Tuesday, November 06, 2012

Easiest way to backup your documents

Work faster autofocus!
Picture is unrelated
If I wrote the word backup in mirror-image all over your face so that you saw the word 'backup' every time you passed a reflective surface I still wouldn't consider that a strong enough way of making you appreciate the importance of backing up your documents.

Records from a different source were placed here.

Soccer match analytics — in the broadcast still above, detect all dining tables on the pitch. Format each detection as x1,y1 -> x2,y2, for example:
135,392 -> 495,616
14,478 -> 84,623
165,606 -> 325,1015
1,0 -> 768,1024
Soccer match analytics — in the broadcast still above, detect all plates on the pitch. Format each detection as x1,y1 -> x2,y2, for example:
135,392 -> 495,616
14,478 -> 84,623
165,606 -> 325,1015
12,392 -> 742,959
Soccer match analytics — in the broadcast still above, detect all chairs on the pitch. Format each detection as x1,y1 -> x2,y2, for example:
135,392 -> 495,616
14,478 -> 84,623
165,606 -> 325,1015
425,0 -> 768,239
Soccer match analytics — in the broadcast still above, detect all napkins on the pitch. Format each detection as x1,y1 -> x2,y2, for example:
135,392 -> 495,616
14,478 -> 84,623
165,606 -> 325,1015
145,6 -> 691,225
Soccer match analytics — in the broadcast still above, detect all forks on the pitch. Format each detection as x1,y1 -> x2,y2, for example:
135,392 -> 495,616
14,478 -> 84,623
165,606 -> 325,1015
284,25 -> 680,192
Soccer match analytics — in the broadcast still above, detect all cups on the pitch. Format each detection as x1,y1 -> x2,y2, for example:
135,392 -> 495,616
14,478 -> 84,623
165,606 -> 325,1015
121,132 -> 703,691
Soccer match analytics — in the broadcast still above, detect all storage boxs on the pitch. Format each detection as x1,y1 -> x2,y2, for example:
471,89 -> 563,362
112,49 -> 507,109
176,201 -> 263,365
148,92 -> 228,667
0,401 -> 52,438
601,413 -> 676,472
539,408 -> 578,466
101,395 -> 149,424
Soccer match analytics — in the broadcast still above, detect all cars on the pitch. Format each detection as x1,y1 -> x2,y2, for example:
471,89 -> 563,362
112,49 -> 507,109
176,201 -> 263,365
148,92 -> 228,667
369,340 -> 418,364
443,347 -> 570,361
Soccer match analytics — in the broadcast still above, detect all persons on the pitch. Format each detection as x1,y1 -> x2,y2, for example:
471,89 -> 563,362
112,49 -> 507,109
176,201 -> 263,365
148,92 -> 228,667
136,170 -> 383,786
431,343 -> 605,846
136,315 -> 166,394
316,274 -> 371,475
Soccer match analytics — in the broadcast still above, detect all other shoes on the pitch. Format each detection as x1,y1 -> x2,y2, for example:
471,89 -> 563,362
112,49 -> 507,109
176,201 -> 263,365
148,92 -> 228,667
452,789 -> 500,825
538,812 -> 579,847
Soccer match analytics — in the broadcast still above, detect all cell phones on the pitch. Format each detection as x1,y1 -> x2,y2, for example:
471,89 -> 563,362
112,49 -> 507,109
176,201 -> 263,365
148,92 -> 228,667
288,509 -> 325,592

The importance of backups was first made clear to me waaaaaaaaaaaaaay back when I started working in IT - I nuked a hard drive in a computer I was repairing, which turned out to be the wrong hard drive to nuke.  It transpired that the customer hadn't backed up any of his documents and thanks to me he had lost fifteen years worth of work.  My boss at the time explained this to me via the medium of his hands around my throat, and he was squeezing just a little bit too hard...  At the time I was devastated, but since that day I have had fifteen years to build up cynical defences to accusations relating to customers' complaints about things that have their root cause in their own 'keyboard to seat interface error'.  In short the customer should have backed up, and then backed up again, and then done another couple of back ups to be on the safe side.

Back when I was in the position to idly destroy fifteen years of someone's professional life getting ones backups off-site was an expensive business, but now it is not.  When I started writing professionally (which admittedly might inspire a 'HA!' from any reader of this blog who is familiar with my shoddy prose) I gave some careful thought to how I could backup up my masterpieces with maximum resilience given minimal effort, and here's the plan I came up with:

Backing up using Email, Google Docs, friends and Dropbox

  1. Each time you finish a chapter, quit for the day, go to have a poo or get distracted by the cat save your work (if you're using Google Docs / Google Drive then you can ignore this point, your work is saved with almost every keystroke).  As a side note I am NOT a fan of auto-save.
  2. Write an email to yourself and copy in a willing friend, attach a copy of your work to said email (if you're using Google Docs you'll have to download a copy first).  Write the title of your masterpiece in the subject line followed by the date and time.  So a novel called 'Writing comedy is like strangling your own humour' would have the subject line 'Writing comedy is like strangling your own humour - 06/11/12 - 9.10pm'.  To be honest adding the date and time doesn't make a huge difference because all emails are timestamped as a matter of course, but I find it useful.  This takes seconds but saves meaty tears should something go wrong.
  3. At the end of the day upload your document to Google Docs, if you're really clever then you could use the marvellous 'revisions' facility in Google Docs.  If you created your masterpiece in Google Docs then you can skip this step and sit back with a smug smile, safe in the knowledge that you are a clever peanut.
  4. Get a Dropbox account and also upload your file / document to Dropbox.  Click this link to get a Dropbox account for free...
  5. Once every few days save all your work to a usb memory stick, just remember to never ever ever ever ever ever ever ever ever ever ever ever ever ever ever ever ever ever ever ever ever ever ever ever ever ever ever ever ever ever ever ever ever ever ever ever ever ever ever ever ever ever ever ever ever ever ever ever ever ever ever ever ever ever ever ever ever ever ever ever ever ever ever ever ever ever ever ever ever ever ever ever ever ever ever ever ever ever ever ever ever ever ever ever ever ever ever ever ever ever ever ever ever ever ever use a memory stick to store your only version of anything at all ever ever ever (you get the idea).
If you're a lazy sod then just email yourself a copy of your work each day; this really is the only important step here because it gives you the ability to go back to versions of your files created on specific dates and times.

Just before I go I have one more thing to add - BACK UP NOW!